* Start *

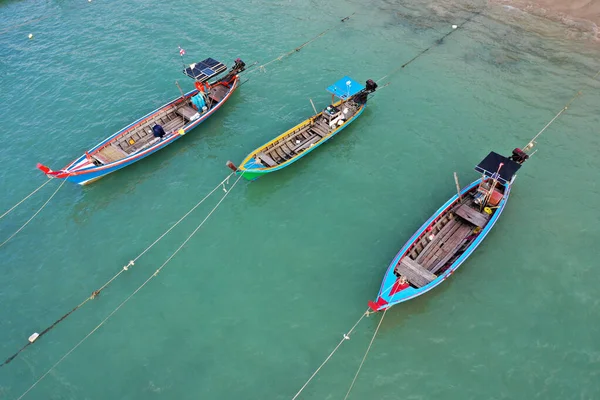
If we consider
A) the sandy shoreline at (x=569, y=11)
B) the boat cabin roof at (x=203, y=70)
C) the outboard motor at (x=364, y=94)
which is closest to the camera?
the outboard motor at (x=364, y=94)

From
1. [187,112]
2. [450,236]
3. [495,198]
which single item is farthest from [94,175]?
[495,198]

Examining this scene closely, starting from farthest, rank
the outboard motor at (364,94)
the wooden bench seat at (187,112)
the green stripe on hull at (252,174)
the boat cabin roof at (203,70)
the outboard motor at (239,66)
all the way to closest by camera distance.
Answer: the outboard motor at (239,66) < the wooden bench seat at (187,112) < the boat cabin roof at (203,70) < the outboard motor at (364,94) < the green stripe on hull at (252,174)

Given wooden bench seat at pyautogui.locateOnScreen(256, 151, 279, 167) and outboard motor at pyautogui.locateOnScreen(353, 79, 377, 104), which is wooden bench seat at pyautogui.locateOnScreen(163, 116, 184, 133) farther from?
outboard motor at pyautogui.locateOnScreen(353, 79, 377, 104)

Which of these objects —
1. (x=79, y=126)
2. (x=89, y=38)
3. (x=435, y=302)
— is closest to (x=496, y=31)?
(x=435, y=302)

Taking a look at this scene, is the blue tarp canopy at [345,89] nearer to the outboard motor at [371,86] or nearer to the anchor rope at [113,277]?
the outboard motor at [371,86]

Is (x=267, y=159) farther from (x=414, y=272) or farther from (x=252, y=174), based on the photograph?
(x=414, y=272)

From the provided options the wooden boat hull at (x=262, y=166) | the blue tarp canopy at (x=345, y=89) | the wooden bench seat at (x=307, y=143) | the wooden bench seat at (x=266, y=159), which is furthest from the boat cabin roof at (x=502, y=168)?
the wooden bench seat at (x=266, y=159)

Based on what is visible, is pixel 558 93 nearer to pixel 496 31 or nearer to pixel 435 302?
pixel 496 31
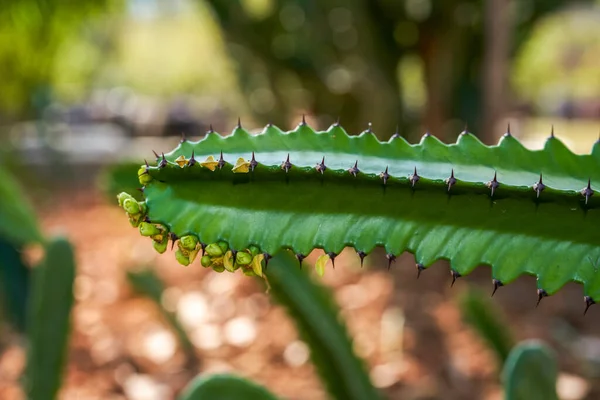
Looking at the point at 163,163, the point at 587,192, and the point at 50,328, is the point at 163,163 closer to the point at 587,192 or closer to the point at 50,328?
the point at 587,192

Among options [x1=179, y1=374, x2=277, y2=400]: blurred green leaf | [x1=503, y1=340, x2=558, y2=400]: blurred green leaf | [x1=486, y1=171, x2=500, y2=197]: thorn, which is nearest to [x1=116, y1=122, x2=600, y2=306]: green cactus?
[x1=486, y1=171, x2=500, y2=197]: thorn

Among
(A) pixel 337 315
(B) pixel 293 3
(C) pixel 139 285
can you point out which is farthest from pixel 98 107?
(A) pixel 337 315

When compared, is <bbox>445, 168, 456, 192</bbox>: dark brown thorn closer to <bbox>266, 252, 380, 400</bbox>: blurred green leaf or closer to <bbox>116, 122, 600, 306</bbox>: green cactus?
<bbox>116, 122, 600, 306</bbox>: green cactus

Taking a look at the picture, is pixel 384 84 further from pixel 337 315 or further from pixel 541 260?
pixel 541 260

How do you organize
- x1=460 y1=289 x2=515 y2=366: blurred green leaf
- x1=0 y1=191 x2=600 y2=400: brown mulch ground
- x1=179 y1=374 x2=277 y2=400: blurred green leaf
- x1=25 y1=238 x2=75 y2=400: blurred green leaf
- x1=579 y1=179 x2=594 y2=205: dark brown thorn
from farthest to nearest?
x1=0 y1=191 x2=600 y2=400: brown mulch ground → x1=460 y1=289 x2=515 y2=366: blurred green leaf → x1=25 y1=238 x2=75 y2=400: blurred green leaf → x1=179 y1=374 x2=277 y2=400: blurred green leaf → x1=579 y1=179 x2=594 y2=205: dark brown thorn

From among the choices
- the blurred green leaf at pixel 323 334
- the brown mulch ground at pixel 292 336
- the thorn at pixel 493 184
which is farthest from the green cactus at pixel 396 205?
the brown mulch ground at pixel 292 336

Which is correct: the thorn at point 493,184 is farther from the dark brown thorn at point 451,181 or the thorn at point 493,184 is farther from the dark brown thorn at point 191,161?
the dark brown thorn at point 191,161
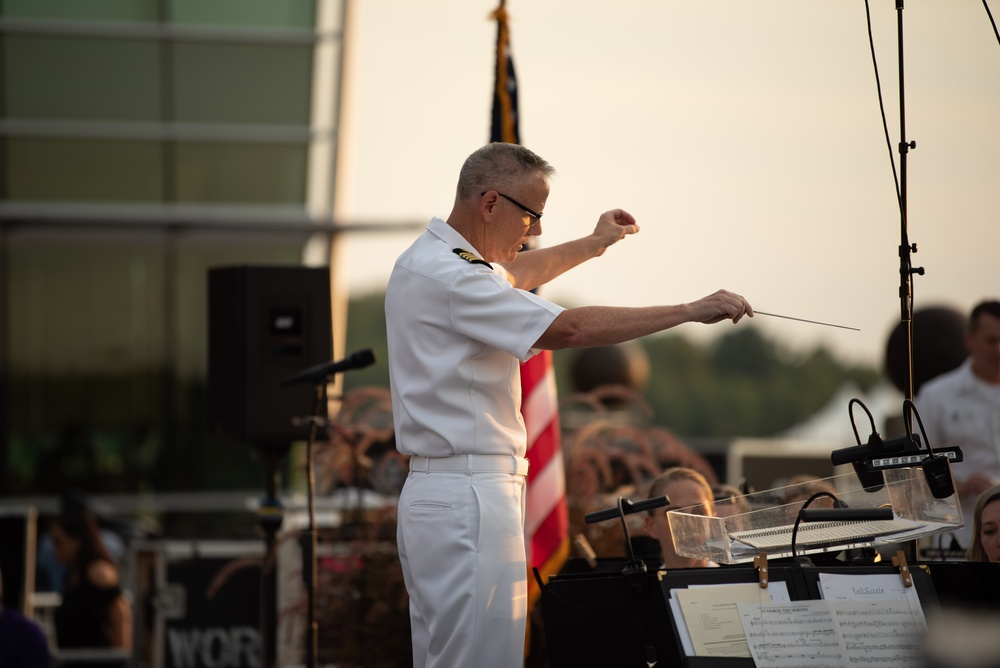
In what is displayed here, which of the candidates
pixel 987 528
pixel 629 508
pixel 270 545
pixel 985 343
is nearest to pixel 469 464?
pixel 629 508

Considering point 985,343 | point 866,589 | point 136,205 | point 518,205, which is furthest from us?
point 136,205

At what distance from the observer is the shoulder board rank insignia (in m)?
3.21

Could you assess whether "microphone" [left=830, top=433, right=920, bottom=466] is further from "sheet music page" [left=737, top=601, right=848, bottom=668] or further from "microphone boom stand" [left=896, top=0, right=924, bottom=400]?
"sheet music page" [left=737, top=601, right=848, bottom=668]

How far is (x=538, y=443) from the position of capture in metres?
A: 5.65

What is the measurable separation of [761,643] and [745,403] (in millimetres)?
56702

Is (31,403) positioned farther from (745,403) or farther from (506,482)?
(745,403)

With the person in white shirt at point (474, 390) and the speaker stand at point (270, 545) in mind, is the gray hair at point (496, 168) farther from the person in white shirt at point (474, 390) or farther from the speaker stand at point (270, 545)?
the speaker stand at point (270, 545)

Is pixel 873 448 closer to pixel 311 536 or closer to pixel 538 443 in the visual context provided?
pixel 311 536

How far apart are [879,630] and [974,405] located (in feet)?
11.0

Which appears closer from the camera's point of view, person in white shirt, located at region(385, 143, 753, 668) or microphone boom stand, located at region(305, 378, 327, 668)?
person in white shirt, located at region(385, 143, 753, 668)

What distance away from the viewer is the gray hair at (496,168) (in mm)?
3322

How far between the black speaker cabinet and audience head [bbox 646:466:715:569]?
1723 mm

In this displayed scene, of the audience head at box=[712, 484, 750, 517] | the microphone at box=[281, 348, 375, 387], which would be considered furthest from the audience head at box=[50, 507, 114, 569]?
the audience head at box=[712, 484, 750, 517]

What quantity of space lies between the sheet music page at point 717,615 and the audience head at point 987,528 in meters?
1.28
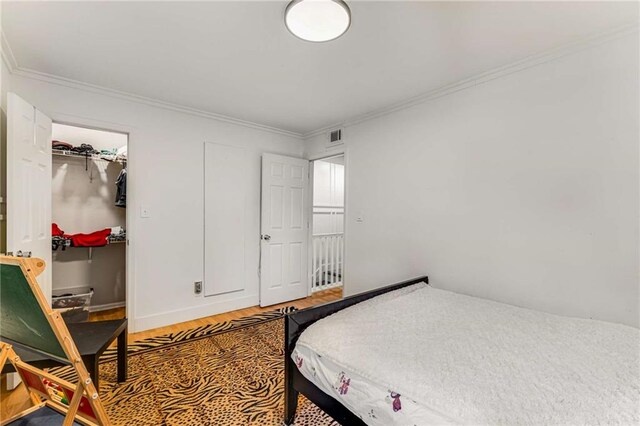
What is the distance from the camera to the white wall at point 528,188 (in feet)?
5.93

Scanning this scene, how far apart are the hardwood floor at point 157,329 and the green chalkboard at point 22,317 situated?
934 millimetres

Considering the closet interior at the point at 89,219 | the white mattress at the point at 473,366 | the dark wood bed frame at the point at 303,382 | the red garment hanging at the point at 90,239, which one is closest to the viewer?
the white mattress at the point at 473,366

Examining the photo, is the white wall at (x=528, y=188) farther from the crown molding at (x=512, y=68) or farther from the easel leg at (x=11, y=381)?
the easel leg at (x=11, y=381)

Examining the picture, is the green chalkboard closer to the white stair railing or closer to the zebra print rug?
the zebra print rug

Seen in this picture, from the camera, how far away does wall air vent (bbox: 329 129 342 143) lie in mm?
3670

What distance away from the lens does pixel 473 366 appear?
1224mm

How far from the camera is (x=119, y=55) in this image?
7.02 feet

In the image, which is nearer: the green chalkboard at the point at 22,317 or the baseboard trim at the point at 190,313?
the green chalkboard at the point at 22,317

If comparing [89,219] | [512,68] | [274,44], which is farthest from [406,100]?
[89,219]

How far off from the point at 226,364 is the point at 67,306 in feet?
7.52

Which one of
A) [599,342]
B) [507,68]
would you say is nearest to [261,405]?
[599,342]

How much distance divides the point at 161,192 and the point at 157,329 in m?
1.43

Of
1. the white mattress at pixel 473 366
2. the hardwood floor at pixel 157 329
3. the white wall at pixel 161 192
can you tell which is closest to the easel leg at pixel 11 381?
the hardwood floor at pixel 157 329

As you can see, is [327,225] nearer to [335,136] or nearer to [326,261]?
[326,261]
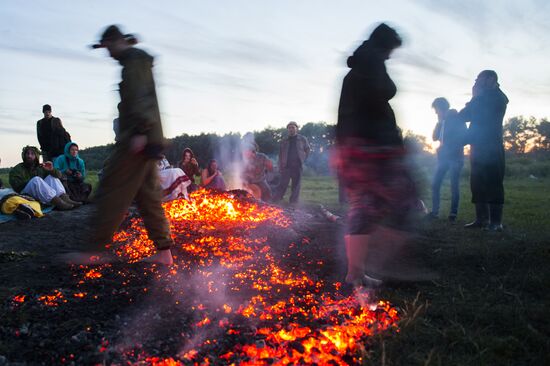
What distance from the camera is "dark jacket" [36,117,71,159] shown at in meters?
10.4

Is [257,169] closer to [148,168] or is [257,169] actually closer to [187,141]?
[148,168]

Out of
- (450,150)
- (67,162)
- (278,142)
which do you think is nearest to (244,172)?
(67,162)

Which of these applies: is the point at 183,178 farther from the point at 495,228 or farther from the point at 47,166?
the point at 495,228

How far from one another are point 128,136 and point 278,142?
3717cm

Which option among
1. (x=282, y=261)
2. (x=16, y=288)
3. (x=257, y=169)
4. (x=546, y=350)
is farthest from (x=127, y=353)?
(x=257, y=169)

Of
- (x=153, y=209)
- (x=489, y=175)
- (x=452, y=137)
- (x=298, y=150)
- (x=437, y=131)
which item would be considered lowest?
(x=153, y=209)

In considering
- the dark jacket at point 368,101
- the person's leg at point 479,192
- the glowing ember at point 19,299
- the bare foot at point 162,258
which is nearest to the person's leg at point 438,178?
the person's leg at point 479,192

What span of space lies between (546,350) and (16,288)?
423cm

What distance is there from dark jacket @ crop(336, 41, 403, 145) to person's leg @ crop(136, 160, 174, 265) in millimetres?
1888

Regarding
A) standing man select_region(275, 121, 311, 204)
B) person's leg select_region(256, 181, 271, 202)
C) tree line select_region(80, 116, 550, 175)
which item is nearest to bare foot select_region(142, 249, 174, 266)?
person's leg select_region(256, 181, 271, 202)

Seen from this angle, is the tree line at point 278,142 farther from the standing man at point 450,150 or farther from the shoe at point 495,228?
the shoe at point 495,228

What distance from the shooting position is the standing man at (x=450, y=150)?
27.7ft

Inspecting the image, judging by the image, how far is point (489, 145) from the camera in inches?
272

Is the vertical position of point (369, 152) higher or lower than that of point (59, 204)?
higher
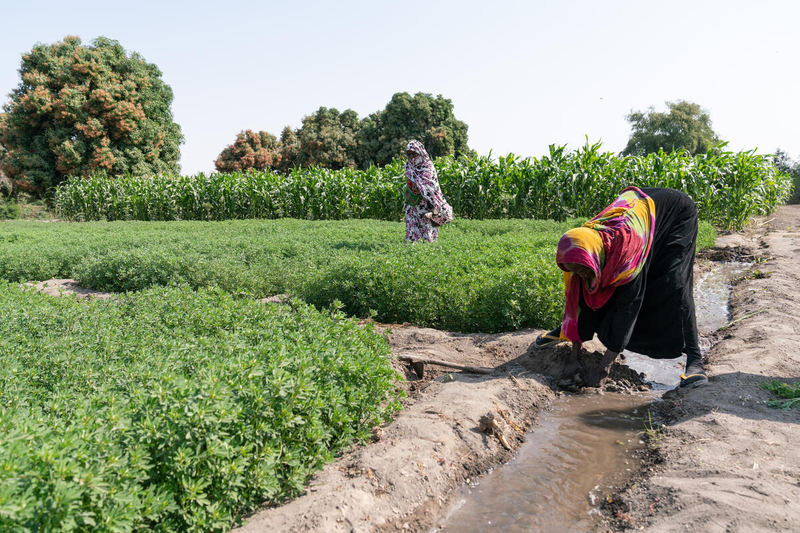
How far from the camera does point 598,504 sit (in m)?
3.14

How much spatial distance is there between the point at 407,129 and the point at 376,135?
265 centimetres

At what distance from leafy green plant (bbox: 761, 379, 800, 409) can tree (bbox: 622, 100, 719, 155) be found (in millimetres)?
53013

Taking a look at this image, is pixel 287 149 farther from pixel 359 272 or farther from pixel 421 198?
pixel 359 272

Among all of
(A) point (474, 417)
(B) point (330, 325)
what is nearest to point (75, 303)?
(B) point (330, 325)

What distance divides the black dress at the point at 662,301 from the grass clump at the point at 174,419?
1.95 meters

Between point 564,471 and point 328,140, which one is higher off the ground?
point 328,140

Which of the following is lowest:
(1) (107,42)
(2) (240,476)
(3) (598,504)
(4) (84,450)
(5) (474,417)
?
(3) (598,504)

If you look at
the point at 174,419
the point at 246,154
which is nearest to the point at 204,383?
the point at 174,419

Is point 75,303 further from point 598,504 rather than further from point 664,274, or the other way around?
point 664,274

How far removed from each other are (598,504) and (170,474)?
96.1 inches

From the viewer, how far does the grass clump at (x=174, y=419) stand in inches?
77.7

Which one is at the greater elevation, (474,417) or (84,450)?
(84,450)

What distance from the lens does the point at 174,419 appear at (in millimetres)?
2316

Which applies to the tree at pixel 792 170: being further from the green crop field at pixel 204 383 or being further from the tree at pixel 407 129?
the green crop field at pixel 204 383
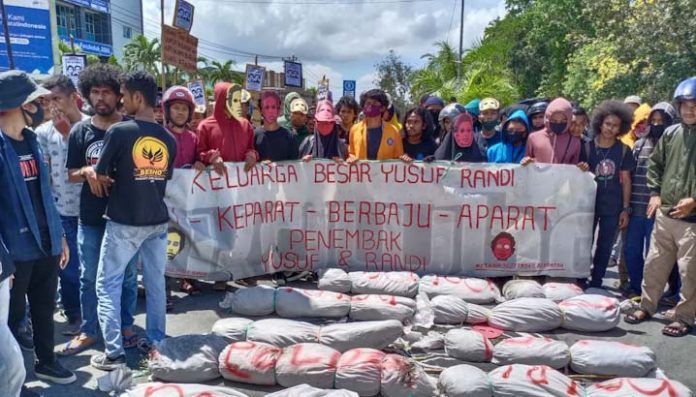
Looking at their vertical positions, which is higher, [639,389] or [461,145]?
[461,145]

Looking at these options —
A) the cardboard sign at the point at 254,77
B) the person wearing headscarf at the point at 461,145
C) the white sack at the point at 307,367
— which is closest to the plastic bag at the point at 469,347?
the white sack at the point at 307,367

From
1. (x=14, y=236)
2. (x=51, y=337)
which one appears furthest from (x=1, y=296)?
(x=51, y=337)

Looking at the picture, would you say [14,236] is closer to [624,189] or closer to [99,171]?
[99,171]

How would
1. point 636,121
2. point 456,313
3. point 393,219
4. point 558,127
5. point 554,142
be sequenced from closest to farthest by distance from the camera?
point 456,313
point 558,127
point 554,142
point 393,219
point 636,121

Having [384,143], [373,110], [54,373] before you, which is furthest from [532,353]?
[54,373]

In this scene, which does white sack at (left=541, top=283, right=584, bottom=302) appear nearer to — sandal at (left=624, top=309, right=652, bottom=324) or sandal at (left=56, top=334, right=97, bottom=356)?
sandal at (left=624, top=309, right=652, bottom=324)

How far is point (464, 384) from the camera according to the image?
3.14 meters

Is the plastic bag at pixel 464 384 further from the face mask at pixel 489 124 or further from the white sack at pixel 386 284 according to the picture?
the face mask at pixel 489 124

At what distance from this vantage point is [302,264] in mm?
5660

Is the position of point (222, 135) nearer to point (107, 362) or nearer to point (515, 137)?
point (107, 362)

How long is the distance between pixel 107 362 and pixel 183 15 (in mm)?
7579

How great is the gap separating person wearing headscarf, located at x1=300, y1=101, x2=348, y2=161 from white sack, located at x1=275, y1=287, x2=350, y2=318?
5.59 ft

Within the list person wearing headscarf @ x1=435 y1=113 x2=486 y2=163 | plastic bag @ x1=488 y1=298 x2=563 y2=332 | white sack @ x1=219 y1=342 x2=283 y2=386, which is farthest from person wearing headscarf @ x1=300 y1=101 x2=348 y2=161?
white sack @ x1=219 y1=342 x2=283 y2=386

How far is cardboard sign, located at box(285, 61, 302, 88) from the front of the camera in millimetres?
16345
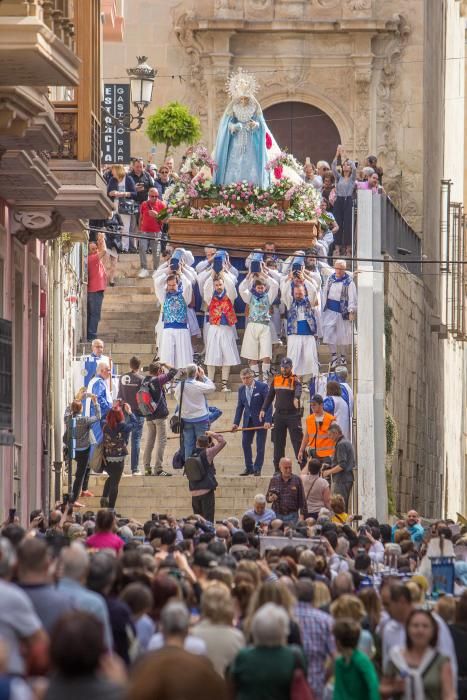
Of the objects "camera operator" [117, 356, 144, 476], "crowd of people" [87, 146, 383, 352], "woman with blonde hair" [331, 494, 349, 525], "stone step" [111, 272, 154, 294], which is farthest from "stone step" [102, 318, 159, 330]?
"woman with blonde hair" [331, 494, 349, 525]

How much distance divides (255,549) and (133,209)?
63.4ft

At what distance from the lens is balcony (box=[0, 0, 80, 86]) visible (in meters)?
16.3

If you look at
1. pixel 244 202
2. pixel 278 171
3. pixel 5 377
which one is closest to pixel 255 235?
pixel 244 202

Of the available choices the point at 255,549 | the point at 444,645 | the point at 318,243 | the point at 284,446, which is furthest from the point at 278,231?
the point at 444,645

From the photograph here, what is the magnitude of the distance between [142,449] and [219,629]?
53.5ft

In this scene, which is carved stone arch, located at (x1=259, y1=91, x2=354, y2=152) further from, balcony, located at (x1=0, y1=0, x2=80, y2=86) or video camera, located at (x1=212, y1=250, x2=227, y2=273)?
balcony, located at (x1=0, y1=0, x2=80, y2=86)

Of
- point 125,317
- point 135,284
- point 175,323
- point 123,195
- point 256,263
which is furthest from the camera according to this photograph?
point 123,195

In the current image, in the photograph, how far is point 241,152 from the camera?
31.7 meters

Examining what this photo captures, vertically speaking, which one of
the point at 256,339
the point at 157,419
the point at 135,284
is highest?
the point at 135,284

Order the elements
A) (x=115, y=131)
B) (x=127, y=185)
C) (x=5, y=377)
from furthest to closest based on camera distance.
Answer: (x=115, y=131) → (x=127, y=185) → (x=5, y=377)

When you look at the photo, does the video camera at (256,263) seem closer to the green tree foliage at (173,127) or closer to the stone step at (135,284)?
the stone step at (135,284)

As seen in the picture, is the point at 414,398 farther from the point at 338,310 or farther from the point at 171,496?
the point at 171,496

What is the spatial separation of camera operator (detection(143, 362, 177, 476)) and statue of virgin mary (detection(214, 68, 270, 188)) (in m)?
6.43

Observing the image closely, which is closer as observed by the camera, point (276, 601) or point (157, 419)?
point (276, 601)
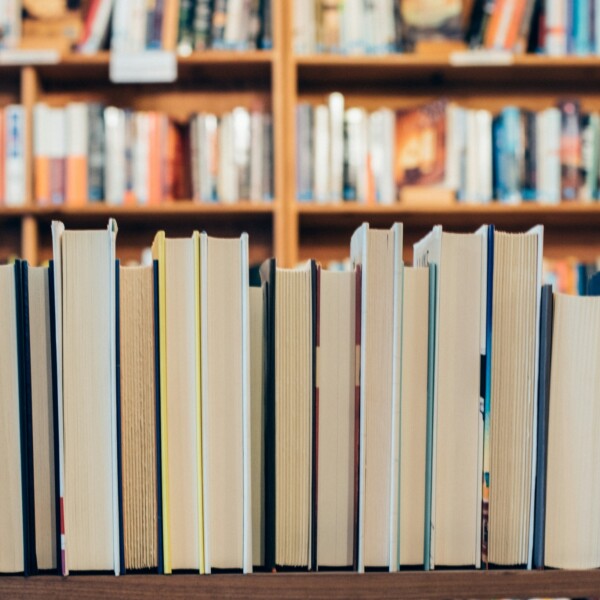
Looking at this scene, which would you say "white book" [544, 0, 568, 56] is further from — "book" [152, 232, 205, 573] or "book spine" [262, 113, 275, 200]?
"book" [152, 232, 205, 573]

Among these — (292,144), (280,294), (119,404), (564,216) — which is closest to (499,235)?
(280,294)

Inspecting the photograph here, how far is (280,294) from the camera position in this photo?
2.08 feet

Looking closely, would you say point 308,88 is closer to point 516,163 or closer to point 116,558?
point 516,163

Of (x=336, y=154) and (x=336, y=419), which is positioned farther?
(x=336, y=154)

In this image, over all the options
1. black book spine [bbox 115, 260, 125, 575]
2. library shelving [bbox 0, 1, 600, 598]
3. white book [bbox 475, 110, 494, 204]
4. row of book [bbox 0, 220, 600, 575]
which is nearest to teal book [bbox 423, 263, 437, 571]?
row of book [bbox 0, 220, 600, 575]

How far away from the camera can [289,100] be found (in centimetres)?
219

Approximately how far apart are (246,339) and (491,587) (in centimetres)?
27

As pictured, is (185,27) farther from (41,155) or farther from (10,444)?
(10,444)

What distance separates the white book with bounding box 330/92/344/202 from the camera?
2.16m

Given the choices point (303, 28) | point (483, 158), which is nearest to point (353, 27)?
point (303, 28)

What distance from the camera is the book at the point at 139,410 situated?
618mm

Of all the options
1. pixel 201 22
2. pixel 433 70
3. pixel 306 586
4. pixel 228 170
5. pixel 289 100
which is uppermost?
pixel 201 22

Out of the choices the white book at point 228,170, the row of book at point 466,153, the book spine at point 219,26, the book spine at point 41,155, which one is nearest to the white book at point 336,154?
the row of book at point 466,153

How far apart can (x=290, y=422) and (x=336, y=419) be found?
0.12ft
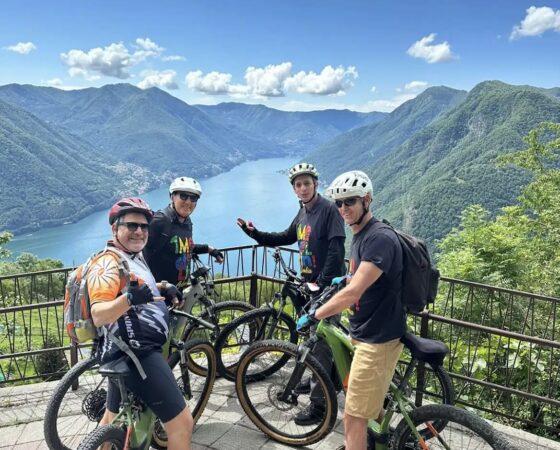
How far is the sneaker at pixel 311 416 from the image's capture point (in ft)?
12.9

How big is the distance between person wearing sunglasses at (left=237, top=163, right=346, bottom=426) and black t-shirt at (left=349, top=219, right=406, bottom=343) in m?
1.01

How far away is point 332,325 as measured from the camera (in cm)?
355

* End *

» **What is expected**: Lay out the rows as a numbered list, starting at the beginning of the rows and ending with the line containing "Answer: the outboard", both ends included and blank lines omitted. Leave the pictures out of the list.

» **Task output**:
1. If we consider
2. A) the sandy shoreline at (x=569, y=11)
3. B) the boat cabin roof at (x=203, y=70)
4. C) the outboard motor at (x=364, y=94)
5. which is closest to the camera?
6. the outboard motor at (x=364, y=94)
7. From
8. 1. [187,112]
9. 2. [450,236]
10. 3. [495,198]
11. which single item is farthest from [94,175]?
12. [495,198]
13. Examining this scene closely, starting from farthest, rank
14. the outboard motor at (364,94)
15. the wooden bench seat at (187,112)
16. the green stripe on hull at (252,174)
17. the boat cabin roof at (203,70)
18. the outboard motor at (239,66)
19. all the way to closest by camera distance.
20. Answer: the outboard motor at (239,66) < the wooden bench seat at (187,112) < the boat cabin roof at (203,70) < the outboard motor at (364,94) < the green stripe on hull at (252,174)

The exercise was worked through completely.